━━ EXTRAIT DE PAGE
Un combat entre un ours blessé et un prince nommé Louis

« La légende est une image transfigurée de l’histoire »
(S. de Madariaga).


Cet article fut publié dans la Gazette de l’Ours, No. 50, 13 août 2000 : Remercions nos aïeux de nous avoir transmis la légende de l’ours de Malatra, car malgré ses nombreuses lacunes, c’est elle qui nous rassemble aujourd’hui et qui nous permet de rechercher la véritable origine de nos ancêtres De Bouillanne et De Richaud. Cette légende est le vecteur par lequel nous gardons le souvenir d’un événement lointain et qui se « perd dans la nuit des temps » (1) Soyons-en fiers car « l’histoire de nos deux familles est assez édifiante pour avoir donné naissance à une légende » (2), ce qui n’est pas peu dire.

Mais comme toute tradition orale, celle-ci est formée d’éléments composites que nous devons replacer dans leur contexte historique et temporel.
━━━━
━━ DONNÉES
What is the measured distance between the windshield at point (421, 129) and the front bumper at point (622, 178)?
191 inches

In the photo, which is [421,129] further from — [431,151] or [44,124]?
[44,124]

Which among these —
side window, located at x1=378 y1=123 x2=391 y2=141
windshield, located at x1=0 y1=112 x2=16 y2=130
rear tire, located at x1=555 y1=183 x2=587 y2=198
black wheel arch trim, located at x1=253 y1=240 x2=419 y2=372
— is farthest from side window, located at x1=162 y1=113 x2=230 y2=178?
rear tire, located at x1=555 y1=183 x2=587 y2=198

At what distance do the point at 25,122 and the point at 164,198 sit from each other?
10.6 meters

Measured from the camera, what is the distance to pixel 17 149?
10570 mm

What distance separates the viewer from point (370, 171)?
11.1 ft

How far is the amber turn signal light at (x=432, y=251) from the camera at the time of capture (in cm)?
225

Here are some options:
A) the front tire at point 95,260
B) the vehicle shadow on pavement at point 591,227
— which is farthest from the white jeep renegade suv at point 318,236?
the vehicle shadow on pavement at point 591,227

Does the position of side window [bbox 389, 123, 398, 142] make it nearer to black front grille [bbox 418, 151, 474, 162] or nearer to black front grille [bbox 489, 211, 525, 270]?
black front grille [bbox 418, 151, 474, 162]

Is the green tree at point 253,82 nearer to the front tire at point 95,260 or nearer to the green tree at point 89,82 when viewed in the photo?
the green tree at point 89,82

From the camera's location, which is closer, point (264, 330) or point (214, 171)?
━━━━
━━ DONNÉES
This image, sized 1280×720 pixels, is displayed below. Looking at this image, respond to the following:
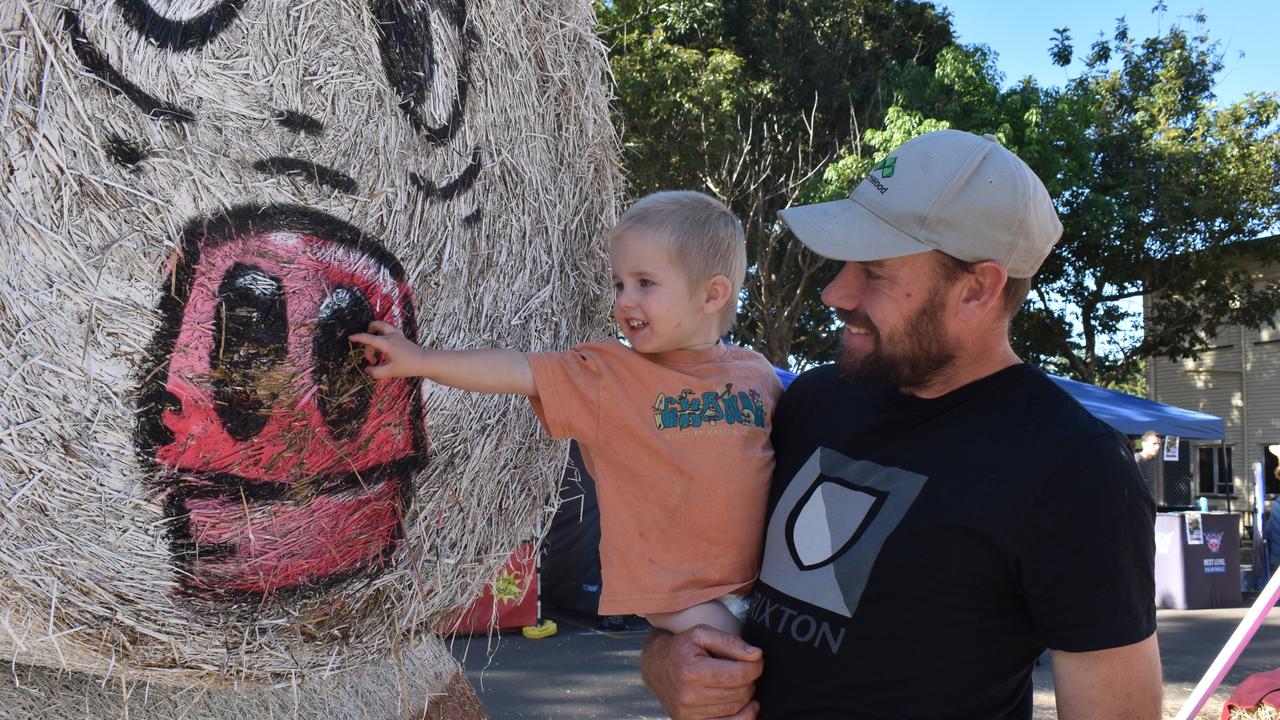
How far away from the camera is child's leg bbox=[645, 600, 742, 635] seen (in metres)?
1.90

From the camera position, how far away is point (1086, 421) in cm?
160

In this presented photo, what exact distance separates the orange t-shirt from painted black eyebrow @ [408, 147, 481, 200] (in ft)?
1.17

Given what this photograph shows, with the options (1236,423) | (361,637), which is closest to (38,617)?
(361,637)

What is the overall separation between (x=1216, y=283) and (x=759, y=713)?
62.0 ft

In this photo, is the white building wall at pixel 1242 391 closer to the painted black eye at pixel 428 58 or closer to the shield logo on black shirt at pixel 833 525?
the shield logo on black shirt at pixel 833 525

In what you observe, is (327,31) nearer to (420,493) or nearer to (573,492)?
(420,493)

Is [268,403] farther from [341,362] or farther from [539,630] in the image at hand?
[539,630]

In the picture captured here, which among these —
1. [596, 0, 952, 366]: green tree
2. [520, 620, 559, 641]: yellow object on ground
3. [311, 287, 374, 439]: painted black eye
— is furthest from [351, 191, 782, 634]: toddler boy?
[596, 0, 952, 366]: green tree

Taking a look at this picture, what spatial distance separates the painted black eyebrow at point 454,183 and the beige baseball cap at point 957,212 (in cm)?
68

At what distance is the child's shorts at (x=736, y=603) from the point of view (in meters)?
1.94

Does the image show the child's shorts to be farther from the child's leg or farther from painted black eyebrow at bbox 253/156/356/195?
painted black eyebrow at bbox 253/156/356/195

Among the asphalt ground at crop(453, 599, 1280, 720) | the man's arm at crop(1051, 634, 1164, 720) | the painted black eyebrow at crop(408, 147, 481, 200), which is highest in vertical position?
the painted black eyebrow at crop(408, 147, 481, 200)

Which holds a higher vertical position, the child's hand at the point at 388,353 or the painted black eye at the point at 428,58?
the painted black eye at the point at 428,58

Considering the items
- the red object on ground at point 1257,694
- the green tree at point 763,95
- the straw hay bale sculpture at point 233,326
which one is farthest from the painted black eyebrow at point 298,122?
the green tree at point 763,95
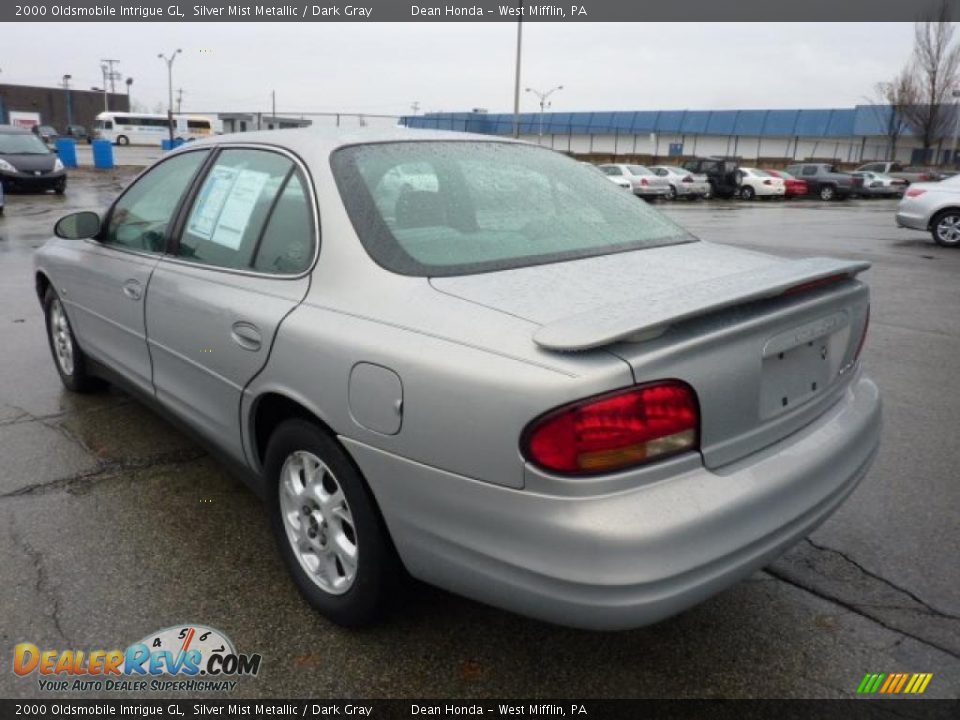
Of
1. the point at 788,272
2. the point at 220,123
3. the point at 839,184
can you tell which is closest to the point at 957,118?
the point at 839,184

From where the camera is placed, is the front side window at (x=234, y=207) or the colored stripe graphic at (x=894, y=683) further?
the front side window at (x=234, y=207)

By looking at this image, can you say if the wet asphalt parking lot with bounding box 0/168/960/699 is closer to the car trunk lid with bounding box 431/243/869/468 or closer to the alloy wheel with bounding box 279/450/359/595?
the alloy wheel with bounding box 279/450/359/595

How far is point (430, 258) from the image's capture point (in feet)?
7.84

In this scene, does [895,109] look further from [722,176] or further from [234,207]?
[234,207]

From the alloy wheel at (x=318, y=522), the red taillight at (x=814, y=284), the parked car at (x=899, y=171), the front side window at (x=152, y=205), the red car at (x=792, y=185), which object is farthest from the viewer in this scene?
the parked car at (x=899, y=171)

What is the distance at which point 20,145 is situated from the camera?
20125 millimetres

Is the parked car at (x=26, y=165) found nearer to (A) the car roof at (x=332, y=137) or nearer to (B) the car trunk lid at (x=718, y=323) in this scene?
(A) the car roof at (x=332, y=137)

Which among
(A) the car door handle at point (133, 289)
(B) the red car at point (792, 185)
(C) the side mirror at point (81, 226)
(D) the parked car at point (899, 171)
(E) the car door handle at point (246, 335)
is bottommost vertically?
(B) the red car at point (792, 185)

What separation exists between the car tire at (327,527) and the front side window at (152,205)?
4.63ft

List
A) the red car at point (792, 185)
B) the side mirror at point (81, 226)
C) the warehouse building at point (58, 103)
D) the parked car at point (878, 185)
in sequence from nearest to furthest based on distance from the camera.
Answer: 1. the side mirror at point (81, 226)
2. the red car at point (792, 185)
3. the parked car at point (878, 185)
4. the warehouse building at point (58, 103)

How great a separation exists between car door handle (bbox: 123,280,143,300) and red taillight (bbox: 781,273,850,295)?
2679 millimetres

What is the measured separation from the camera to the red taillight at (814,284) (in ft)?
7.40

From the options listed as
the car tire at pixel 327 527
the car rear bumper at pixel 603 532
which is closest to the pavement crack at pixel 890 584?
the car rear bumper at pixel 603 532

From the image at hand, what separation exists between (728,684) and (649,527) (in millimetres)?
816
━━━━
• [CONSIGNE A]:
Répondez à ces questions sur l'extrait sur la légende de l'ours de Malatra :
(i) À qui est attribuée la citation « La légende est une image transfigurée de l'histoire » ?
(ii) Dans quelle publication, sous quel numéro et à quelle date l'article a-t-il paru ?
(iii) Quels sont les noms des deux familles dont on recherche la véritable origine des ancêtres ?
• [CONSIGNE B]: Pouvez-vous redonner, sans rien modifier, le passage de l'extrait sur la légende de l'ours de Malatra compris entre « (S. de Madariaga). » et « pas peu dire. », ces mots inclus ?
• [CONSIGNE C]: Poursuivez l'extrait sur la légende de l'ours de Malatra à partir de sa dernière phrase.
Les items n'ont aucun lien avec l'extrait sur la légende de l'ours de Malatra.

• [RÉPONSE A]:
(i) À S. de Madariaga.
(ii) Dans la Gazette de l'Ours, No. 50, le 13 août 2000.
(iii) De Bouillanne et De Richaud.

• [RÉPONSE B]:
(S. de Madariaga).


Cet article fut publié dans la Gazette de l’Ours, No. 50, 13 août 2000 : Remercions nos aïeux de nous avoir transmis la légende de l’ours de Malatra, car malgré ses nombreuses lacunes, c’est elle qui nous rassemble aujourd’hui et qui nous permet de rechercher la véritable origine de nos ancêtres De Bouillanne et De Richaud. Cette légende est le vecteur par lequel nous gardons le souvenir d’un événement lointain et qui se « perd dans la nuit des temps » (1) Soyons-en fiers car « l’histoire de nos deux familles est assez édifiante pour avoir donné naissance à une légende » (2), ce qui n’est pas peu dire.

• [RÉPONSE C]:
Judith, dans la Chronique des Guelfes (1190), abbaye de Weingarten.

Il est de plus en plus clair que nos « deux héros » n’ont pu sauver le futur roi Louis XI d’un ours régicide, « en tout cas, on a peine à imaginer aujourd’hui, que le fils du roi de France et son héritier ait pu se trouver isolé au cours d’une partie de chasse conduite dans un lieu sauvage et dangereux ». (3) La légende du dauphin s’est certainement imposée à nous lorsque le Valentinois et le Diois furent annexés au Dauphiné vers les années 1419 et 1426. Avant cette date, ces deux comtés faisaient partie du Marquisat de Provence et furent successivement l’apanage des comtes de Toulouse et des comtes de Poitiers.

Alléguant que le plus ancien document que nous ayons et qui relate la présence d’un dénommé Umberto de Bollana est une charte du Cartulaire de Léoncel datant du 21 septembre 1245, nous avons identifié un peu hâtivement le grand personnage de la forêt d’Ambel à Guigues VI ou à son fils Guigues VII, dauphin du Viennois. Pour ma part, je crois plutôt qu’il y eut confusion entre le dauphin Louis II, fils de Charles VII et son  homonyme Louis II, fils de Charles le Chauve.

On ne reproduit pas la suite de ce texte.